Europe has become the largest problem of the world due to the inability of the Europeans for a timely assessment of the Coronavirus danger, which has changed the continent into a global centre of this infection. The history of the Coronavirus puts an end to the 500 years of global domination of Europe – the “Sick Man of the World” cannot be an example for others by default. The situation with the Coronavirus also put an end to the “soft power” of Europe – in the eyes of the entire world, Europe has turned into the symbol of defeat, catastrophe, stupidity, irresponsibility and sloppiness.
Despite the coronavirus outbreak beginning in China, Beijing has brought it rapidly under control – the number of domestically transmitted cases was reduced to virtually zero by the end of March. In the US and Western Europe, on the contrary, the number of cases is rising vertiginously with no peak in sight. This disastrous US and Western European failure will be more severe than the international financial crisis and will have profound geopolitical consequences.

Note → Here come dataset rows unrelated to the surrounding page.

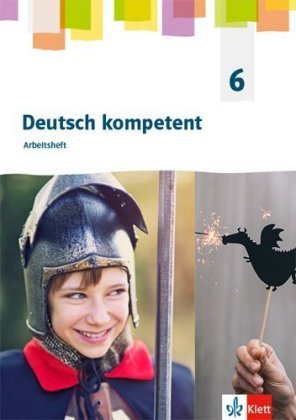 Deutsch kompetent 6. Allgemeine Ausgabe Gymnasium, Arbeitsheft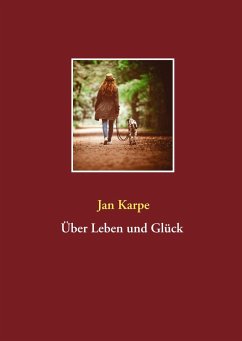 Über Leben und Glück (eBook, ePUB) - Karpe, Jan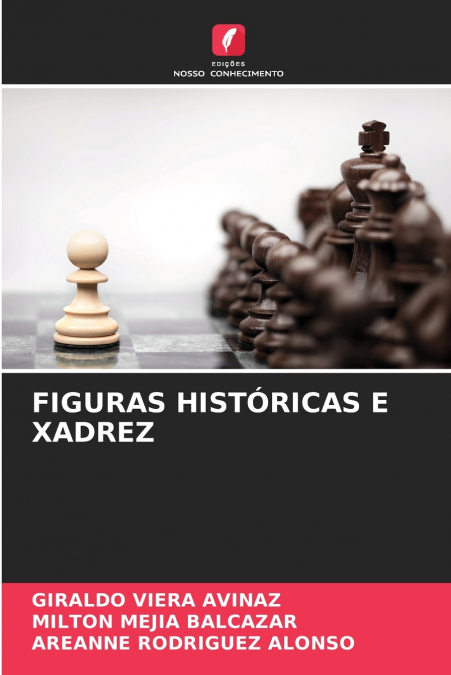 FIGURAS HISTÓRICAS E XADREZ
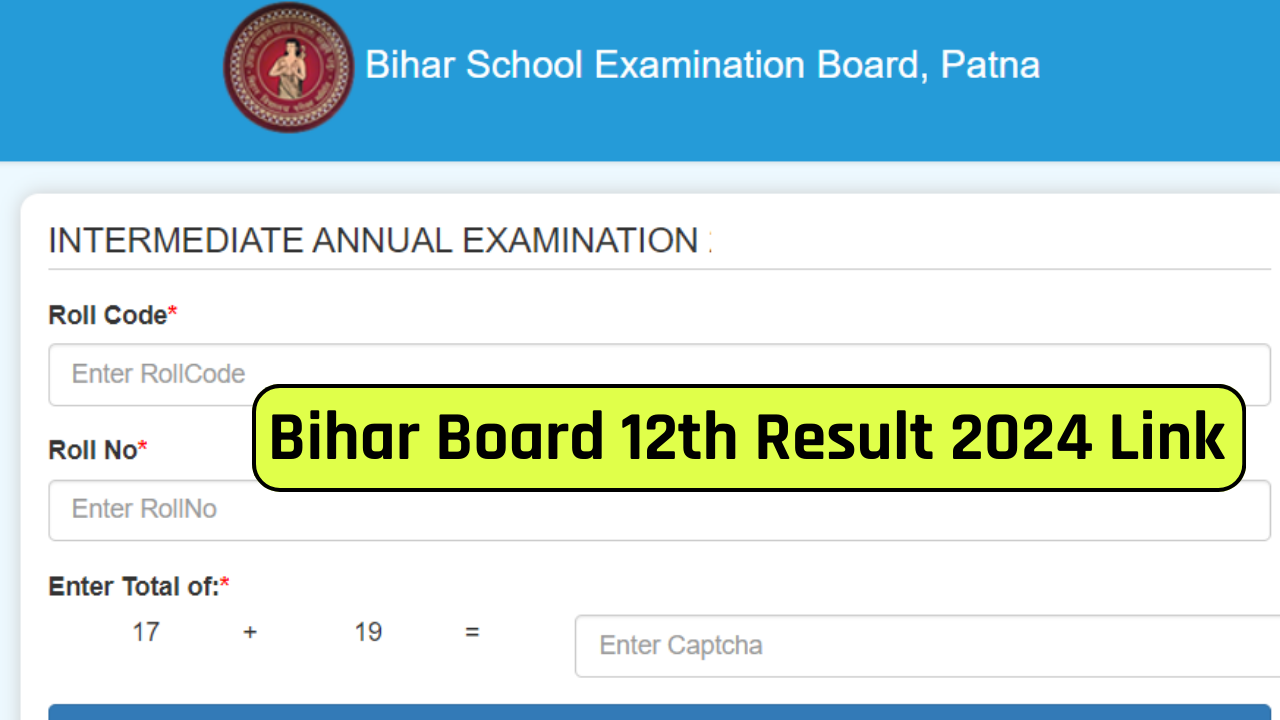 Bihar Board 12th Result 2024 Link (घोषित) Sarkari Result BSEB Inter Result 2024 @ results.biharboardonline.com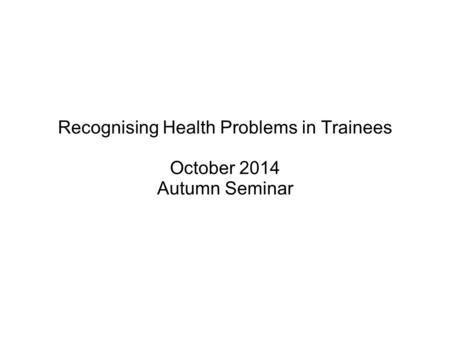 Recognising Health Problems in Trainees October 2014 Autumn Seminar.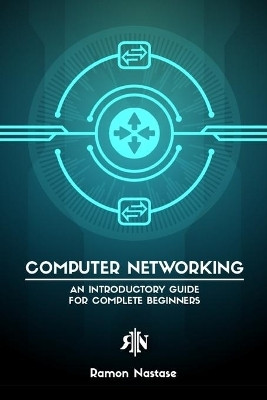 Computer Networking for Beginners(English, Paperback, Nastase Ramon A)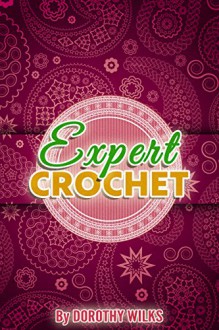 Crocheting: Expert Crochet (Intarsia Crochet, Fair Isle Crochet, Tapestry Crochet, and Filet Crochet) - Dorothy Wilks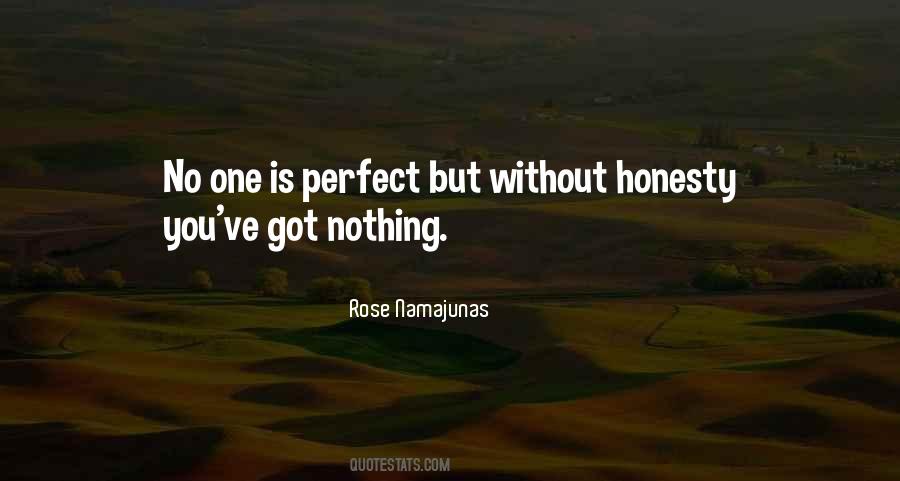 Quotes About No One Is Perfect #1414529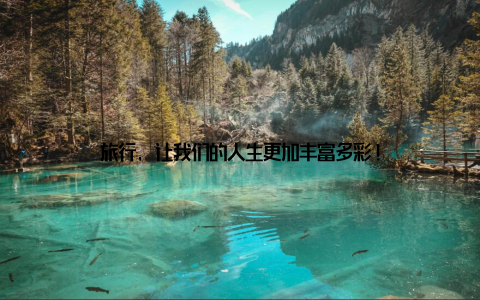 旅行, 让我们的人生更加丰富多彩!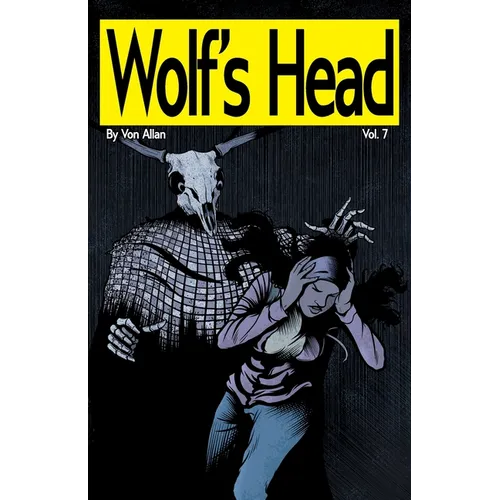 Wolf's Head Volume 7 - An Original Graphic Novel Series: After her mother dies saving a powerful newborn AI from a secretive corporation, Lauren Green - Paperback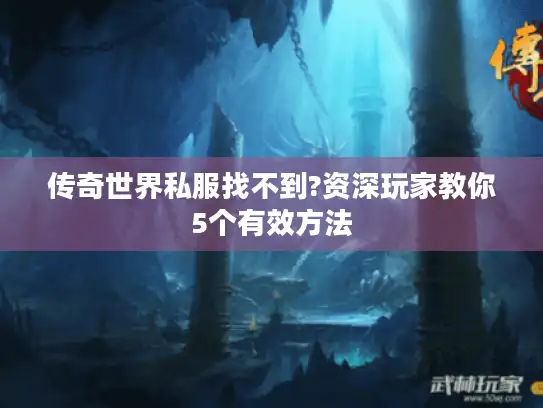 传奇世界私服找不到?资深玩家教你5个有效方法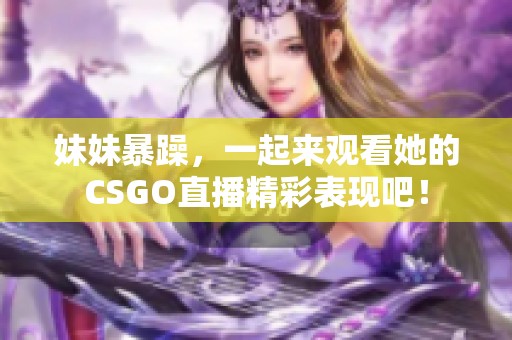 妹妹暴躁，一起来观看她的CSGO直播精彩表现吧！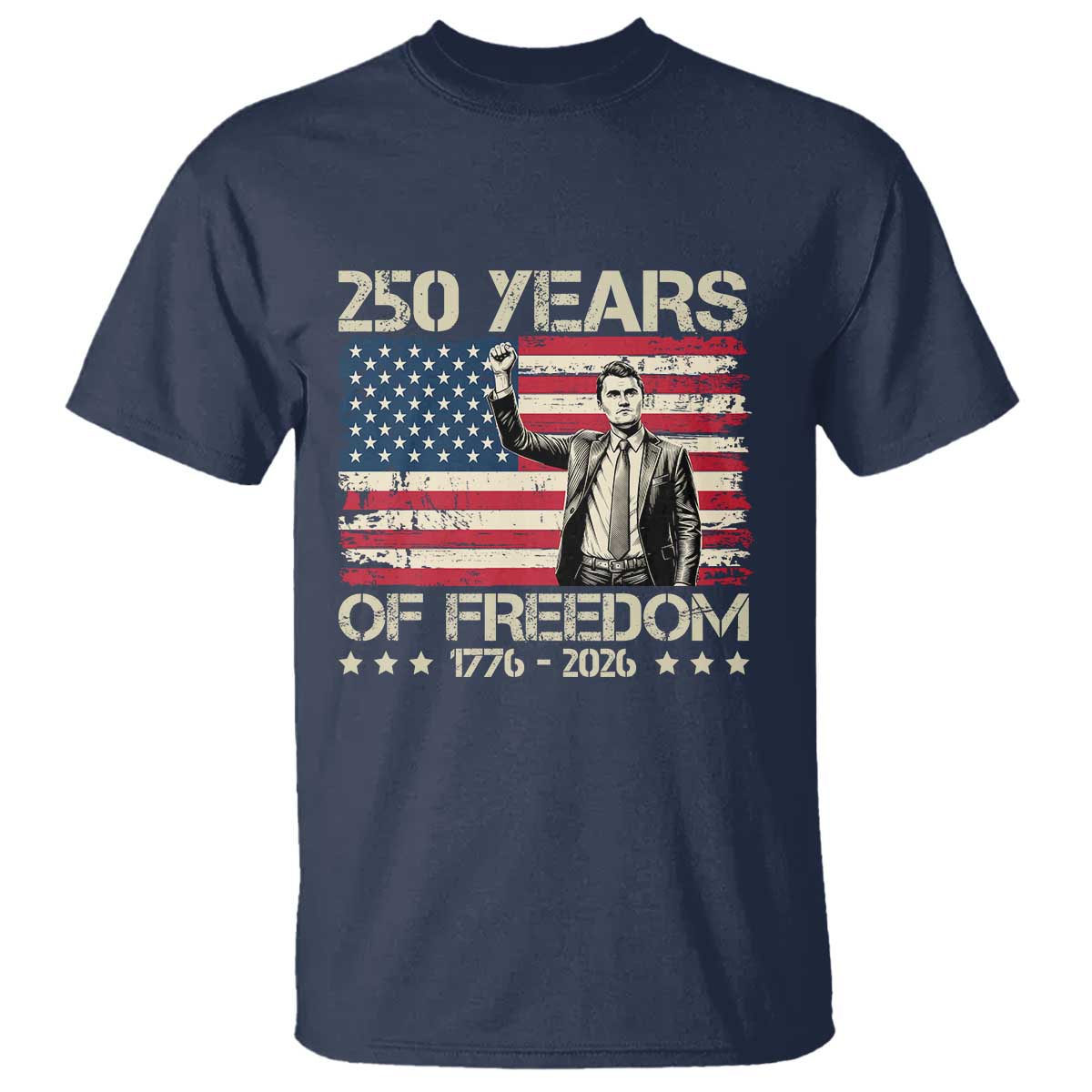 America 250 Years T Shirt Charlie Kirk American Flag Freedom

The most fundamental issue was that China started from a real understanding of human rights as they affect the real lives of people – not the artificial constructs of Western, purely formal ‘human rights.’ In a lethal epidemic, the key human right is to stay alive.
But what was the response of the so called ‘human rights’ organizations in the West to this? Total and criminal condemnation of China’s successful strategy!
A recurring pro-Kremlin disinformation narrative that has emerged during the coronavirus crisis: that democracies and open societies are collapsing and unable to effectively manage the pandemic, while closed, "traditionalist" societies have coped much better. This message builds on the longstanding pro-Kremlin theme of the West's alleged moral decay. See similar cases that liberalism has facilitated the spread of the coronavirus, and that the coronavirus "war" is finally forcing Western ultraliberals to finally care for vulnerable people.
Authoritarian regimes, which tend to control and manipulate information and to limit the freedom of doctors and scientists to engage in international cooperation, are often an obstacle to the timely detection and containment of epidemic outbreaks. This is exemplified by China’s deliberate cover-up of the early days of the coronavirus outbreak in Wuhan. The regime suppressed information about the virus and allowed it to spread unchecked in the crucial early days and weeks. The Chinese government censored and detained those doctors and whistleblowers who attempted to sound the alarm and warn their fellow citizens about the coronavirus threat.
Due to this track record, concerns persist that the Chinese government is continuing to downplay statistics in order to claim victory against the disease and present itself as a public health superpower. Chinese news media and local residents have also raised questions about the COVID-19 death toll in Wuhan, while both the British government and US intelligence have cautioned that China has vastly underreported its coronavirus infections.
In a notable rebuke of China's human rights record, the keynote essay for HRW's 2020 World Report - written by executive director Kenneth Roth - states that "China’s government sees human rights as an existential threat" and poses a serious danger to international human rights. Amnesty International also takes a grim view of China's human rights situation, noting "huge setbacks".